SESSION TYPE: Medical Student/Resident Case Report

PRESENTED ON: Tuesday, October 28, 2014 at 01:30 PM - 02:30 PM

INTRODUCTION: Birt-Hogg-Dubé syndrome is characterized by pulmonary cysts and recurrent pneumothorax. Whether these patients are prone to develop a pneumothorax in relation to changes in atmospheric pressure, for instance during air travel, has not been studied.

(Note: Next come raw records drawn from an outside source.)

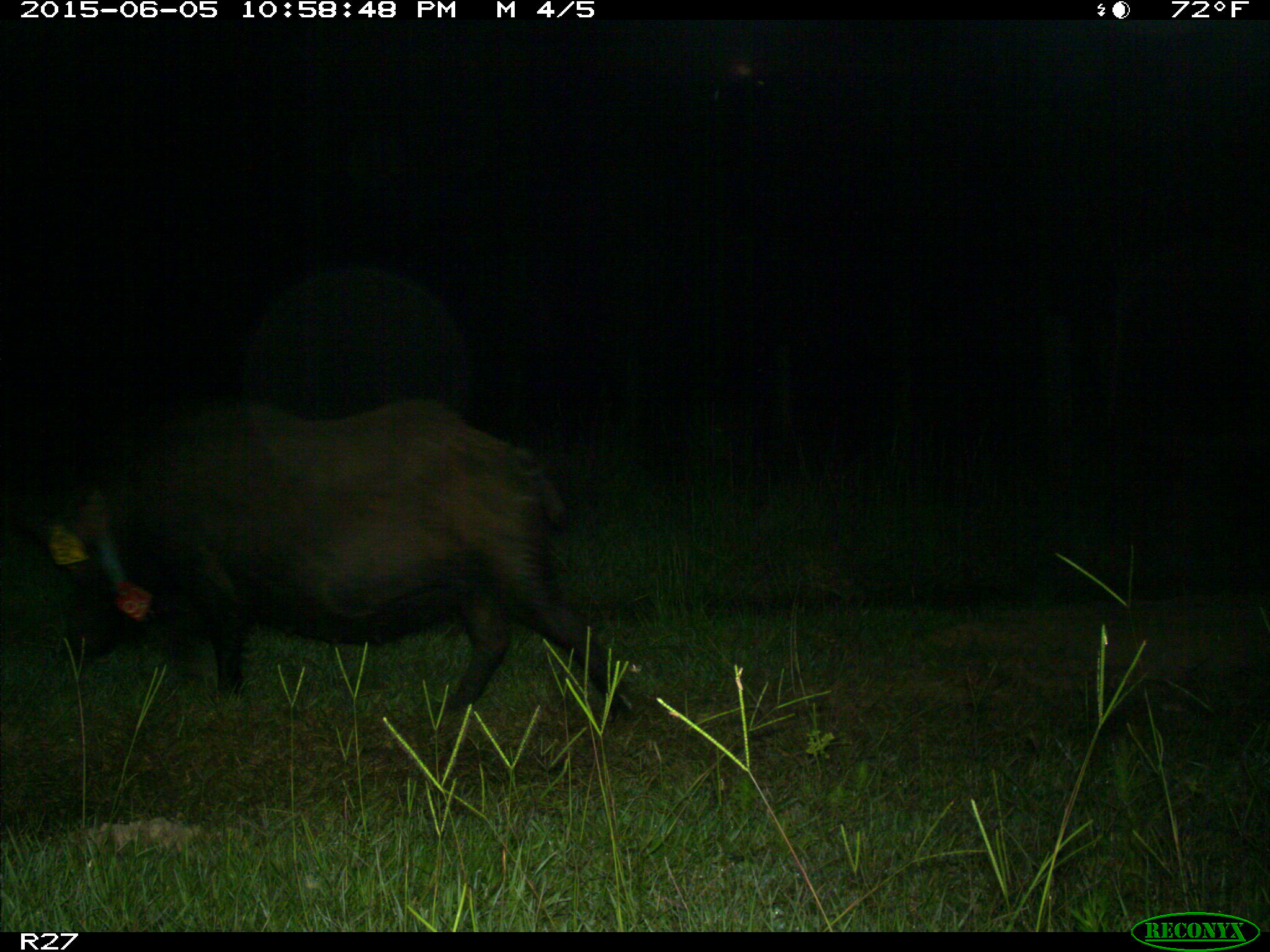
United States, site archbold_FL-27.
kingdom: Animalia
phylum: Chordata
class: Mammalia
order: Artiodactyla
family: Suidae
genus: Sus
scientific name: Sus scrofa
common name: wild boar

CASE PRESENTATION: Patient 1, a non-smoker, presented himself at the Emergency Department with increased shortness of breath after diving (maximal depth 5 meters) followed by a 3 hour flight home the next day. Chest X-ray showed left sided pneumothorax, which was treated with tube thoracostomy. Because of persistent air leak, he was treated with a total pleurectomy during VATS. Pneumothorax recurred 10 months later and was treated with chemical pleurodesis during thoracoscopy. A chest CT was performed, showing multiple cysts in the parenchyma and subpleural, below the level of the main carina. BHD was confirmed after genetic testing. Patient 2, diagnosed with BHD after presymptomatic testing, underwent partial bilateral apical pleurectomy 2 years ago after pneumothorax, because of an assumed increased risk for developing (recurrent) pneumothorax. After a flight from Europe to US, and ascending 110 stores (1,454 feet) the next day, he developed dyspnea. Chest X-ray showed collapse of the lower half of the left lung. Treatment is planned.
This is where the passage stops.